Administration officials quickly backpedalled, insisting Trump authorized the strikes because Tehran was not seriously negotiating an accord on limiting its nuclear ambitions, and the United States needed to destroy Iran’s missile capabilities.
“No, Marco Rubio Didn’t Claim That Israel Dragged Trump into War with Iran,” White House Press Secretary Karoline Leavitt posted Tuesday on X.
At an Oval Office meeting later with Germany’s chancellor, Trump went further, saying that “Based on the way the negotiation was going, I think they (Iran) were going to attack first. And I didn’t want that to happen.”
“So, if anything, I might have forced Israel’s hand.”

- Had to happen? -

Rubio himself doubled down on Tuesday after meeting with US House and Senate members, while insisting that “No, I told you this had to happen anyway.”
“The president made a decision. The decision he made was that Iran was not going to be allowed to hide... behind this ability to conduct an attack.”
Critics seized on the muddied messaging to accuse Trump of precipitating the country into a war without a clear rationale, without informing Congress — and without a clear idea of how it might end.

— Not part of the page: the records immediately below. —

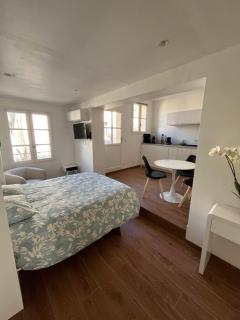 Saint-Tropez Centre - Grand Studio avec terrasse - Saint-Tropez - 5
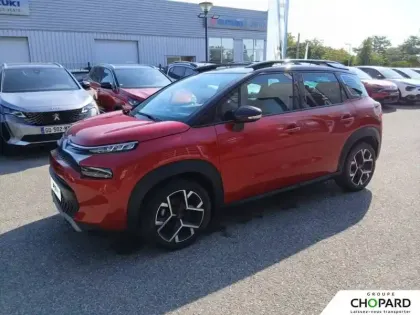 Photo 25 Citroën C3 Aircross  PureTech 130 S&S EAT6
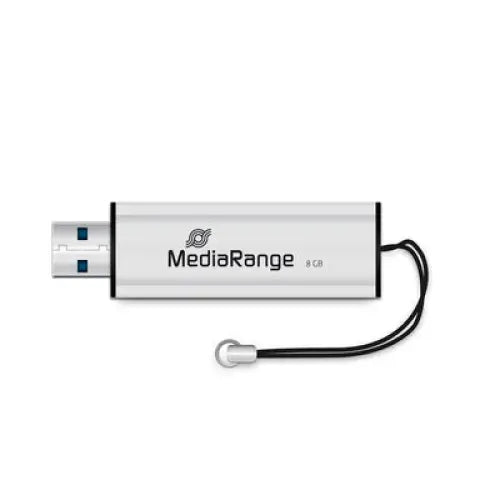 MediaRange USB 3.0 flash drive 8GB - USB флаш памети<<<Памети<<<MediaTrade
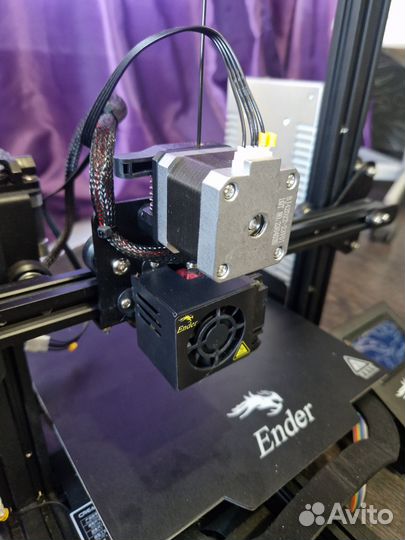 3D принтер Ender 3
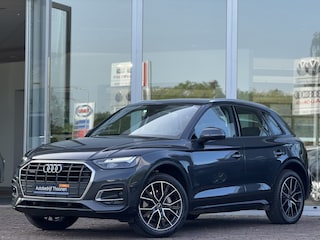 Audi Q5 50 TFSI e S edition Competition | Dodehoek | ACC | Keyless | Camera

They noted that just two weeks ago, Israel Prime Minister Benjamin Netanyahu pressed Trump again in Washington to take a hard line, in their seventh meeting since Trump’s return to power last year.
Some Republican allies rallied behind the president, with Senator Tom Cotton, chairman of the Senate Intelligence Committee, insisting that “No one pushes or drags Donald Trump anywhere.”
“He acts in the vital national security interest of the United States,” Cotton told the “Fox & Friends” morning show.
But as crucial US midterm elections approach that could see Republicans lose their congressional majority, Trump risks shedding supporters who had welcomed his pledge to end foreign military interventions.
“We are now a nation divided between those who want to fight wars for Israel and those who just want peace and to be able to afford their bills and health insurance,” Marjorie Taylor Greene, a top former Trump ally and a major figure in the populist and isolationist hard right, posted on X.